#### Task set
**A)** In the article on making the learning health system a reality, why does Medicine Present place the most trust in randomized clinical trials, systematic reviews, and meta-analyses? Answer in one to three sentences.
**B)** According to the article on the learning health system, what other name is given to Medicine Future?
**C)** Pick up the article on the learning health system after its last sentence and carry it forward.

#### Reading passage

◇ ◇ ◇ ◇ ◇ ◇ ◇

Making the Learning Health System a Sustainable Reality

When clinicians have no definitive guidelines or empirical evidence on which to base their decisions, they still must come up with a care plan that meets their patients’ needs. Combining data from the available published studies with intelligence gleaned from electronic patient records can often address the dilemma.

By Paul Cerrato, MA, senior research analyst and communications specialist, Mayo Clinic Platform and John Halamka, M.D., president, Mayo Clinic Platform

In our soon-to-be-released new book, Redefining the Boundaries of Medicine, we describe the three “ages” of medicine. During Medicine Past, physicians had limited instrumentation and technology to assess cardiac function, metabolism, and a host of other physiological metrics.  The physician/patient relationship was also less than optimal, with most physicians maintaining a paternalistic “Doctor knows best” mindset.  Similarly, diagnostic and treatment protocols were largely based on expert opinion and clinical experience. This combined expertise and experience were often collected by consensus panels, summarized in official sounding statements, and canonized in medical textbooks.

Medicine Present, evidence-based medicine 1.0, relies heavily on randomized clinical trials (RCTs), probability, and statistical analysis. It has become the primary standard currently used to judge the efficacy of diagnostic and therapeutic regimens. The rationale for placing the most trust in RCTs, systematic reviews, and meta-analyses stems from two critical issues that reduce the reliability of observational studies: unrealistic expectations and confounding.

Medicine Future, evidence-based medicine 2.0, recognizes the weaknesses of RCTs, including the tendency to fall victim to Type II statistical error or beta error, which occurs when a study concludes that there is no real difference between treatment and control groups when, in fact, a genuine treatment effect exists. A Type II error can occur when too few subjects are included in the study. With this and similar limitations in mind, clinicians would be wise to view RCTs as one component of a set of tools needed to guide diagnosis and treatment.

Observational studies, including both retrospective analyses and prospective cohort studies, can play an important role in the decision-making process. Thomas Frieden, MD, MPH, a former director of the Centers for Disease Control and Prevention (CDC), has pointed out the real-world advantages of cohort studies, which have been used to assess the prognosis and treatment of various types of cancer. That, in turn, has led to better treatment protocols.

Similarly, such cohort studies have successfully been used to evaluate survival among pediatric cancer patients and made clinicians aware of the “increased risk of post-treatment cardiac complications, enabling better clinical care.” Frieden summed up the controversy this way, “Elevating RCTs at the expense of other potentially highly valuable sources of data is counterproductive. A better approach is to clarify the health outcome being sought and determine whether existing data are available that can be rigorously and objectively evaluated, independently of or in comparison with data from RCTs, or whether new studies (RCT or otherwise) are needed.”

◇ ◇ ◇ ◇ ◇ ◇ ◇

#### Stored data
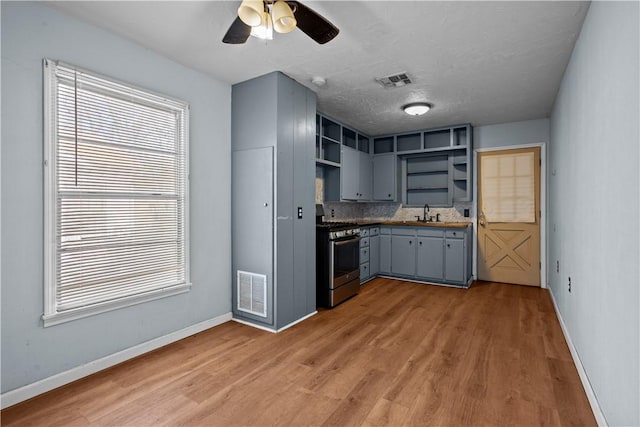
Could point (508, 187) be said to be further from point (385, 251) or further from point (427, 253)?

◇ ◇ ◇ ◇ ◇ ◇ ◇

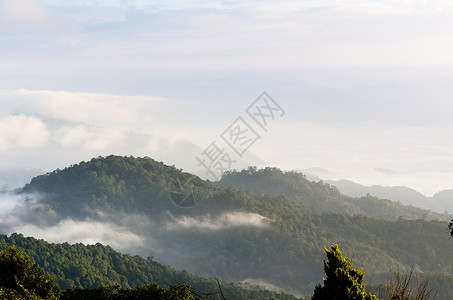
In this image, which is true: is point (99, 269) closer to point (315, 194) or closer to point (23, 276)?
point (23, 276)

◇ ◇ ◇ ◇ ◇ ◇ ◇

#### Task answers
**A)** That trust comes from two critical issues that reduce the reliability of observational studies: unrealistic expectations and confounding.

**B)** Evidence-based medicine 2.0.

**C)**
While the combined benefits of observational studies and RCTs enable clinicians to gain access to many valuable insights, they leave one important resource untapped: the data of past patients that can inform the care of future patients. A growing number of progressive-minded provider organizations are taking advantage of this resource, folding it into an even larger toolbox: the learning health system. 

The U.S. Agency for Healthcare Research and Quality defines a learning health system “as a health system in which internal data and experience are systematically integrated with external evidence, and that knowledge is put into practice. As a result, patients get higher quality, safer, more efficient care, and health care delivery organizations become better places to work.”  

Edward Shortliffe and James Cimino shed more light on this paradigm in their biomedical informatics “bible”:  “The ultimate goal is to create a cycle of information flow, whereby data from local distributed electronic health records and their associated clinical data sets are routinely and effortlessly submitted to registries and research databases. The resulting knowledge can then feed back to practitioners at the point of care, using a variety of computer-supported decision support delivery mechanisms.”  

At Mayo Clinic Platform, we have created Mayo Clinic Platform_Discover, an online system that allows users to query a massive data set of de-identified clinical data from our EHR system. It can be used to supplement the intelligence gained from published studies to help clinicians make more informed decisions. That’s especially important when there are no clear guidelines available from professional organizations or RCTs.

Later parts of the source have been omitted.